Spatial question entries
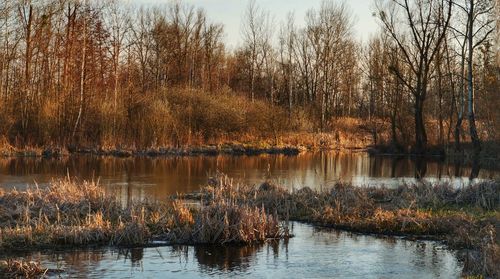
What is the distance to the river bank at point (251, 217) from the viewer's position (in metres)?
11.9

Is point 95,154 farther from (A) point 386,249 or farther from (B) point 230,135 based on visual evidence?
(A) point 386,249

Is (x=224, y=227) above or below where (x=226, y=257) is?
above

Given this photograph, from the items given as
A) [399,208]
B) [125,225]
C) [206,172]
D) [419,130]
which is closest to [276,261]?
[125,225]

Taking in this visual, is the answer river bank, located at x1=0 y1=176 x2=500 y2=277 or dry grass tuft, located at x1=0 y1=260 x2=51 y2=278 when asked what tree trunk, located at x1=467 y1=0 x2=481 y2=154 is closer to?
river bank, located at x1=0 y1=176 x2=500 y2=277

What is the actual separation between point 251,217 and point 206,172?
579 inches

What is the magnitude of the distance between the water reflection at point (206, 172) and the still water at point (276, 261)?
6342 mm

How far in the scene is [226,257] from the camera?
11312mm

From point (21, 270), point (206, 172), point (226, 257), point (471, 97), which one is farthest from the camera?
point (471, 97)

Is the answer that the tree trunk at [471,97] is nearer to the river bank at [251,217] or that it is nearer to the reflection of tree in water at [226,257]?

» **TASK TO COMPLETE**: Pictures don't belong in the copy. Transcribe every record exactly as it appears.

» **TASK RESPONSE**:
What is the distance to the river bank at point (251, 217) from the viewer's position (in metres)?
11.9

Is point 95,154 farther from (A) point 386,249 or farther from (B) point 230,135 based on visual evidence?
(A) point 386,249

Is (x=224, y=227) above or below where (x=226, y=257) is?
above

Given this photograph, from the items given as
A) [399,208]
B) [125,225]
C) [206,172]
D) [419,130]
which is closest to [276,261]?
[125,225]

Taking in this visual, is the answer river bank, located at x1=0 y1=176 x2=500 y2=277 or dry grass tuft, located at x1=0 y1=260 x2=51 y2=278 when asked what tree trunk, located at x1=467 y1=0 x2=481 y2=154 is closer to?
river bank, located at x1=0 y1=176 x2=500 y2=277

What is the actual separation between point 251,217 and point 206,172?
579 inches

What is the magnitude of the distance between the water reflection at point (206, 172) and the still water at point (276, 261)?
6342 mm

How far in the scene is [226,257] from the camera?
11312mm

From point (21, 270), point (206, 172), point (226, 257), point (471, 97), which one is farthest from the camera?
point (471, 97)

Is the answer that the tree trunk at [471,97] is nearer to the river bank at [251,217] or that it is nearer to the reflection of tree in water at [226,257]?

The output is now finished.